Angiogenesis stands as a pivotal hallmark in lung adenocarcinoma (LUAD), intricately shaping the tumor microenvironment (TME) and influencing LUAD progression. It emerges as a promising therapeutic target for LUAD, affecting patients' prognosis. However, its role in TME, LUAD prognosis, and its clinical applicability remain shrouded in mystery. We employed integrated single-cell and bulk transcriptome sequencing to unravel the heterogeneity of angiogenesis within LUAD cells.
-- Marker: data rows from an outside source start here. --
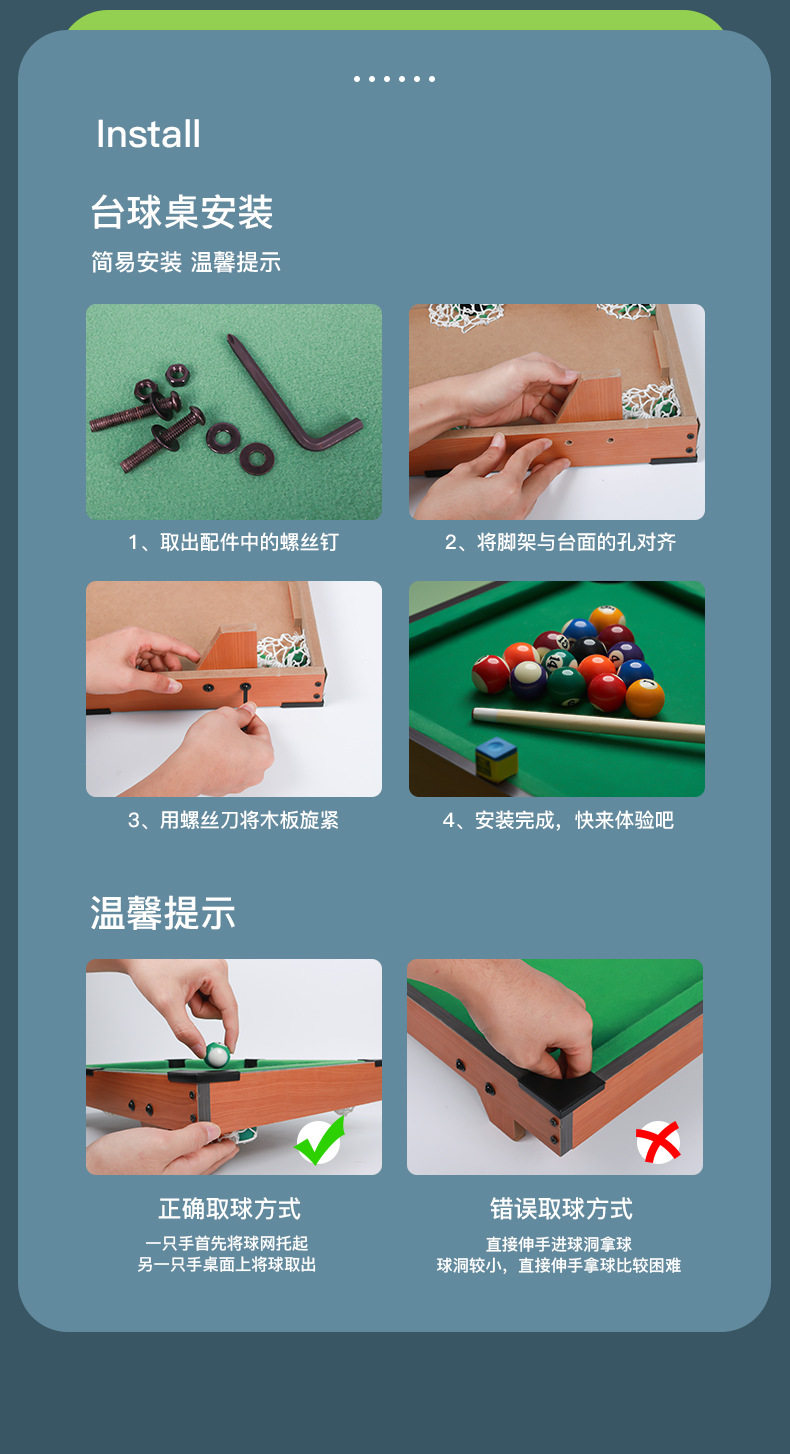 Install

台球桌安装

简易安装 温馨提示

1、取出配件中的螺丝钉

2、将脚架与台面的孔对齐

3、用螺丝刀将木板旋紧

4、安装完成，快来体验吧

温馨提示

正确取球方式

一只手首先将球网托起
另一只手桌面上将球取出

错误取球方式

直接伸手进球洞拿球
球洞较小，直接伸手拿球比较困难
Through "consensus clustering", we delineated distinct angiogenic clusters and deciphered their TME features. "Monocle2" was used to unravel divergent trajectories within malignant cell subpopulations of LUAD. Additionally, regulon submodules and specific cellular communication patterns of cells in different angiogenic states were analyzed by "pyscenic" and "Cellchat" algorithms. The "univariate Cox" and "LASSO" algorithms were applied to build angiogenic prognostic models. Immunohistochemistry (IHC) on clinical samples validated the role of model factors in LUAD angiogenesis. We utilized CTRP 2.0 and PRISM databases for pinpointing sensitive drugs against lung adenocarcinoma. Two clusters for the activation of angiogenesis were identified, with Cluster 1 showing a poor prognosis and a pro-cancerous TME. Three differentiated states of malignant epithelial LUAD cells were identified, which had different degrees of angiogenic activation, were regulated by three different regulon submodules, and had completely different crosstalk from other cells in TME. The experiments validate that SLC2A1 promotes angiogenesis in LUAD. ARS (Angiogenesis related score) had a high prognostic value; low ARSs showed immunotherapy benefits, whereas high ARSs were sensitive to 15 chemotherapeutic agents. The assessment of angiogenic clusters helps to determine the prognostic and TME characteristics of LUAD. Angiogenic prognostic models can be used to assess the prognosis, immunotherapeutic response, and chemotherapeutic drug sensitivity of LUAD.